# Betta channoides outside tub??



## Mcbettas (Sep 22, 2016)

I've been reading up on keeping tubs outside for the summer and how many people are having success at it. So I'm ready to give it a try with a "wild" twist to it. 
This leaves me wondering, has anyone kept wild bettas outside. I live in south florida so the weather year around doesn't go too drastic, and the rains would give me a softer water than what I get from tap. Also mosquitos larve and microorganisms would tribe with aquatic plants year around. The only thing holding me back is the temperature, I've read that B. Channoides need a rage of 73 - 86 degrees, and as you all know tanks/tubs would fluctuatate throughout the day. I took one of my thermometer and sticked it outside in a trail tub (with no fish) and as of 7:40 the water was on 84 F, it's usually hit by the sun in the morning but the rest of the day is on shade....

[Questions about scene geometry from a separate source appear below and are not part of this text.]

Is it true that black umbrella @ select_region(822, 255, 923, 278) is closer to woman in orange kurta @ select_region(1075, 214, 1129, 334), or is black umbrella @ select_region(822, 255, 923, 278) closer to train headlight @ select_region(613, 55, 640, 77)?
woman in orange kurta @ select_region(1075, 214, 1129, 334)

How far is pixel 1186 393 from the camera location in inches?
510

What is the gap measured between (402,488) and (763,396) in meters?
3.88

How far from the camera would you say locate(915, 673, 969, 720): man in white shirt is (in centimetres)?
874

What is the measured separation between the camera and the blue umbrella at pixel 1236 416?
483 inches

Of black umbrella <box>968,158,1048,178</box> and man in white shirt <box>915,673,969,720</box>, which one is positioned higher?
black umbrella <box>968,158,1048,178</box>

If anyone has experience with outside wild betta keeping please let me know anything I should be getting ready for. Feel free to correct me if I got anything wrong and/ or give me advice to another betta species (mouth brooder if possible) that would be great for me.

Thanks for your time


----------



## Mcbettas (Sep 22, 2016)

Ps. I'm new to wild bettas so if you can leave easy species that would be great for me and my conditions. I don't have the B. Channoides yet so I could easily change my species to another mouthbrooder or bubble nester than can be kept in large groups.

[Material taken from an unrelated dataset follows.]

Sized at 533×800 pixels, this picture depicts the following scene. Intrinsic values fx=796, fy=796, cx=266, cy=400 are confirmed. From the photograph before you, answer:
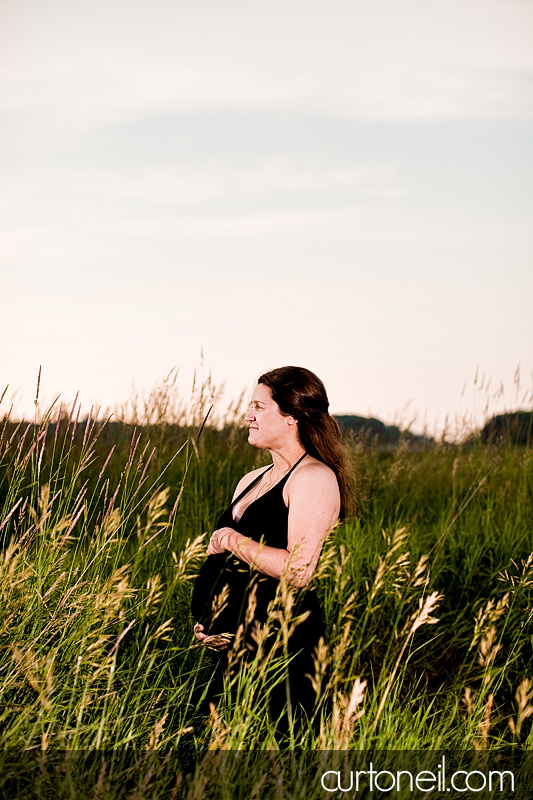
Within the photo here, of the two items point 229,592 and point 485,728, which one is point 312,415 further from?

The tub is 18 gallon, the Ph can be lower if I add almond leaves , and the harness would be low due to rain water with half (or even less) tap water.


----------



## blueridge (Jul 1, 2011)

I've never kept wild bettas outside, but I do keep outdoor tubs. I say go for it! Since you live in Florida, and as long as your tubs mostly stay in the shade, I would think you shouldn't have too many problems. You'll definitely want to keep floating plants too, like duckweed, water lettuce, etc. And definitely either a small holed net or some type of lid so they don't jump out. I can't wait to see what you do!


----------



## Nismo83 (May 9, 2015)

if the tub is big enough the water temperature should be quite constant with dense top floater plants.. just need to be careful of them jumping..


----------